Gesetzesantrag des Landes Berlin
Entwurf eines ... Gesetzes zur Änderung des Aufenthaltsgesetzes
Der Regierende Bürgermeister von Berlin Berlin, 16. April 2010
An den
Präsidenten des Bundesrates
Herrn Bürgermeister Jens Böhrnsen
Präsident des Senats der Freien Hansestadt Bremen
Sehr geehrter Herr Präsident,
der Senat des Landes Berlin hat beschlossen, den beigefügten
beim Bundesrat einzubringen.
Ich bitte Sie, die Vorlage gemäß § 36 Absatz 1 der Geschäftsordnung des Bundesrates den zuständigen Ausschüssen des Bundesrates zur Beratung zuzuweisen.
Mit freundlichen Grüßen
Klaus Wowereit
Entwurf eines ... Gesetzes zur Änderung des Aufenthaltsgesetzes
Vom ...
Der Bundestag hat das folgende Gesetz beschlossen:
- § 2 Abs. 3 Satz 2 des Aufenthaltsgesetzes in der Fassung der Bekanntmachung vom 25. Februar 2008 (BGBl. I S. 162), das zuletzt durch Artikel 4 Abs.5 des Gesetzes vom 30. Juli 2009 (BGBl. I S. 2437) geändert worden ist, wird wie folgt gefasst:
"Dabei bleiben das Kindergeld, der Kinderzuschlag und das Erziehungsgeld oder Elterngeld, die im § 11 Abs. 2 Satz 1 Nummer 6 und Satz 2 des Zweiten Buches Sozialgesetzbuch genannten Beträge sowie öffentliche Mittel außer Betracht, die auf Beitragsleistungen beruhen oder die gewährt werden, um den Aufenthalt im Bundesgebiet zu ermöglichen."
Artikel 2
Inkrafttreten
- Dieses Gesetz tritt am Tag nach der Verkündung in Kraft.
Begründung
Begehrt ein Ausländer/eine Ausländerin die Erteilung einer Aufenthaltserlaubnis, muss der Lebensunterhalt in der Regel gesichert sein.
§ 2 Abs. 3 AufenthG regelt, wann der Lebensunterhalt gesichert ist, nämlich dann, wenn der Ausländer/die Ausländerin seinen/ihren Lebensunterhalt einschließlich ausreichenden Krankenversicherungsschutzes ohne Inanspruchnahme öffentlicher Mittel bestreiten kann.

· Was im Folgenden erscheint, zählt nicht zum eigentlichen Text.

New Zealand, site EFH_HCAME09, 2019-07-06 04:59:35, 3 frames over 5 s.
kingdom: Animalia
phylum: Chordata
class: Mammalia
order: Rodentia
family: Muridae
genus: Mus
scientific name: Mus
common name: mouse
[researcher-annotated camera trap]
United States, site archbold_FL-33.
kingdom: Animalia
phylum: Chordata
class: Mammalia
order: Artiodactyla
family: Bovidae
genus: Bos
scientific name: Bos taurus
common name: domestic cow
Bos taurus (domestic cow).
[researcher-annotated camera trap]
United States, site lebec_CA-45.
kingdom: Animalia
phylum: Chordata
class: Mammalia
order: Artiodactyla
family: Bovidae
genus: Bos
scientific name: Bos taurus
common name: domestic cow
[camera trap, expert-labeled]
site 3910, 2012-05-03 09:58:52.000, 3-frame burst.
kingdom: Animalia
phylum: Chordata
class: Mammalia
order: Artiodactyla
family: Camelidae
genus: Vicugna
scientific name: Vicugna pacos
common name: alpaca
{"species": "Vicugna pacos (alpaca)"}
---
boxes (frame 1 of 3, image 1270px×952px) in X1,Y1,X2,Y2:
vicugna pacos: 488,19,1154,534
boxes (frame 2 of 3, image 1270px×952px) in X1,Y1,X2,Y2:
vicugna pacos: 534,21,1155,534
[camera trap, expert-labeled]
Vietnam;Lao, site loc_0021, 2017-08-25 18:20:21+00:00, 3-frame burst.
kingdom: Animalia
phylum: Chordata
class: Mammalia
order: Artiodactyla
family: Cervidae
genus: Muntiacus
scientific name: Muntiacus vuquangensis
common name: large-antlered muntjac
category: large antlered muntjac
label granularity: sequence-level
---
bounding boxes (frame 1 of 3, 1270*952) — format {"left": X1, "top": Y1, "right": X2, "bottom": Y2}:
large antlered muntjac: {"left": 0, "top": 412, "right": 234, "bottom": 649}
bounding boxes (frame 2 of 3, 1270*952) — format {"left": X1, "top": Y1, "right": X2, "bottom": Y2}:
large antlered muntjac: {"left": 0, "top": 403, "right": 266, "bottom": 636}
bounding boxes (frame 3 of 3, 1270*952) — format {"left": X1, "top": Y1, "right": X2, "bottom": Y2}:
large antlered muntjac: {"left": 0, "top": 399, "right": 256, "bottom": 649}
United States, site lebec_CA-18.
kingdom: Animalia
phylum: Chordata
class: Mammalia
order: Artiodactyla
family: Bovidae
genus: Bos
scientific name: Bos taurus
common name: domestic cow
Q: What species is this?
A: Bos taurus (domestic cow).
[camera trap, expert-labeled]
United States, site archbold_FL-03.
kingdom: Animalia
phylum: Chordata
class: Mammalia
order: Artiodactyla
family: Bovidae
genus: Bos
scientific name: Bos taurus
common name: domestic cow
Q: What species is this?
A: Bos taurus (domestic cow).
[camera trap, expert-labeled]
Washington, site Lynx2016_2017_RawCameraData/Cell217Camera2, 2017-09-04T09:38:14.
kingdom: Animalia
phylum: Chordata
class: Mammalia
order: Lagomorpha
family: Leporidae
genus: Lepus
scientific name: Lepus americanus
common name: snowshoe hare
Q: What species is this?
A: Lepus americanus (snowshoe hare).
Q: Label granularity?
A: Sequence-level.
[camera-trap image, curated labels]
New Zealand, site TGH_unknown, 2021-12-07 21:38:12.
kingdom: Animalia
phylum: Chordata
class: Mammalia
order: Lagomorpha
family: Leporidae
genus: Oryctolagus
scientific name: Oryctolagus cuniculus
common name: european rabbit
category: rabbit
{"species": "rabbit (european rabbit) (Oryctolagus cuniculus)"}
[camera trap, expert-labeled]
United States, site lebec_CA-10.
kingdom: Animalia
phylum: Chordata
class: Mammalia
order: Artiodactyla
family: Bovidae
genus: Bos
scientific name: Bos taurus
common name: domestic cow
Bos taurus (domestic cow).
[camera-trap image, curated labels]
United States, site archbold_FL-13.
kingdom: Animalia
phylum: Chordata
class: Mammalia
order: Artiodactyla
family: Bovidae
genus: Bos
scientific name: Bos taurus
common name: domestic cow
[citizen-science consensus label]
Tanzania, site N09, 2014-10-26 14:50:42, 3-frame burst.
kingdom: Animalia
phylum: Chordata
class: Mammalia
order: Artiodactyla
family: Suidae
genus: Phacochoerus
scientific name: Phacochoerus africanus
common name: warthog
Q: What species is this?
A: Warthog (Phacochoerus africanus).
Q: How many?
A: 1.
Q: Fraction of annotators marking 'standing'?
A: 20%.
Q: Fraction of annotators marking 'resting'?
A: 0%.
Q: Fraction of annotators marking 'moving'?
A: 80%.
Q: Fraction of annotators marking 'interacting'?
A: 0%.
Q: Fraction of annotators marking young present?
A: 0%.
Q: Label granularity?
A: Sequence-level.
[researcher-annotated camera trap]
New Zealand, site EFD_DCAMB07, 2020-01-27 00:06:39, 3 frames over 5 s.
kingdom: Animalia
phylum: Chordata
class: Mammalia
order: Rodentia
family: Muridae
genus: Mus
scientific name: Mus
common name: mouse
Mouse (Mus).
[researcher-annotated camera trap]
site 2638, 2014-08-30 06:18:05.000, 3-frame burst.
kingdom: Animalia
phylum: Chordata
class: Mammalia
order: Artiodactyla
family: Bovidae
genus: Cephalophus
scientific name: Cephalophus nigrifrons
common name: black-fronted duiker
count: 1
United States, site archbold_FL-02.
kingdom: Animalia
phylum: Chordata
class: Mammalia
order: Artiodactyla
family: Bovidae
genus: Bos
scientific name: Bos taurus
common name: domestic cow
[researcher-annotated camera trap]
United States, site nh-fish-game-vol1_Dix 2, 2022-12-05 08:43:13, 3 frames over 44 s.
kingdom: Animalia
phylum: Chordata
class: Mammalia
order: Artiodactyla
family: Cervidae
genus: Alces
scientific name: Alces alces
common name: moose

§ 2 Abs. 3 S. 2 AufenthG regelt wiederum, welche öffentlichen Mittel bei der Berechnung des ausreichenden Lebensunterhaltes außer Betracht bleiben, nämlich Kindergeld, der Kinderzuschlag und das Erziehungsgeld oder Elterngeld sowie öffentliche Mittel, die auf Beitragszahlungen beruhen oder die gewährt werden, um den Aufenthalt im Bundesgebiet zu ermöglichen.
Das Aufenthaltsgesetz definiert jedoch nicht, wann der Lebensunterhalt gesichert ist.
In gesetzeskonformer Auslegung der Frage, wann der Lebensunterhalt bei erwerbsfähigen Ausländern gesichert ist, hat das Bundesverwaltungsgericht mit Urteil vom 26.08.2008 - I C 32.07 - entschieden, dass bei Ermittlung des ausreichenden Lebensunterhaltes bei erwerbsfähigen Ausländern sämtliche in § 11 Abs. 2 SGB II aufgeführten Beträge abzuziehen sind. Dies gilt auch für den Freibetrag bei Erwerbstätigkeit nach § 11 Abs. 2 Satz 1 Nr. 6 i.V.m. § 30 SGB II und die Pauschale nach § 11 Abs. 2 Satz 2 SGB II.
Die Berücksichtigung der Freibeträge des § 11 Abs. 2 SGB II stellen jedoch faktisch eine vom Gesetzgeber ursprünglich nicht gewollte Schlechterstellung arbeitsfähiger Ausländer/Ausländerinnen dar.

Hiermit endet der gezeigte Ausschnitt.